Oklahoma law enforcement agencies are making changes to how they operate after the Supreme Court ruled much of Eastern Oklahoma remains Indian territory when it comes to prosecuting cases.
Muskogee Police said they are actively working with tribal, state, and federal authorities to make sure native Americans' rights are protected in light of the McGirt ruling.
"We are working closely with both Creek Nation and Cherokee Nation to make sure that, as a whole, the community is taken care of,” said Chief Johnny Tehee, Muskogee Police Department.
Muskogee Police said starting Thursday, July 16 they will consistently document tribal memberships, whether it be in a police report or noted on the bottom of a citation. Suspects do not have to provide immediate proof of tribal membership, but they will later down the line in court.
"We've got to get them into the habit of initially asking regardless of circumstance,” said Chief Johnny Tehee. “If it's an enforcement type situation, they've got to ask, 'Are you a member of a federally recognized Native American tribe?'"
Teehee said he wants the public to know that the McGirt ruling isn't a get out of jail free card for Native Americans.
"It means that it may redirect or have the ability to re-try in a different court rather than the state court that you're originally sentenced under," Teehee said.
Muskogee Police are ahead of the curve on being cross-deputized with both the Muskogee Creek Nation and Cherokee Nation.
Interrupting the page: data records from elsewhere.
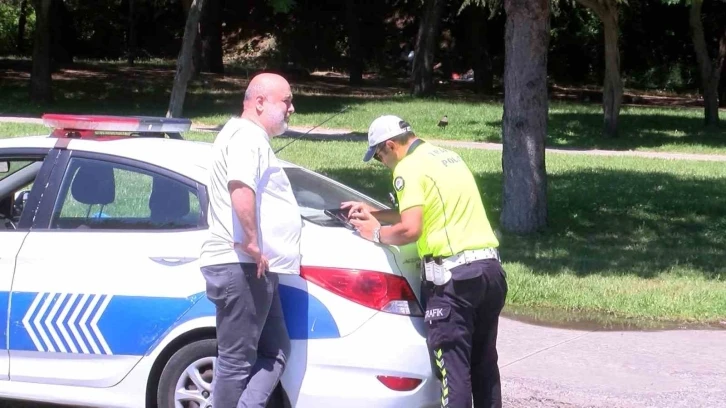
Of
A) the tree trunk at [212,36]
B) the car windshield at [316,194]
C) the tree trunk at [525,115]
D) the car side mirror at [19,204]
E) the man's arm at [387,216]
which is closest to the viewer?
the man's arm at [387,216]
Meaning, they have the ability to enforce and investigate crime on tribal territory.
"Right now, if we have like a major crime—a robbery, or a homicide, a rape, and it's either a native victim or a native suspect—then we would contact those law enforcement agencies to give them the notice of what has happened and see if they want to come out to work with us side by side," Teehee said.
Officers said there's still a lot of gray area, but they want to be proactive in protecting and serving the people of Muskogee.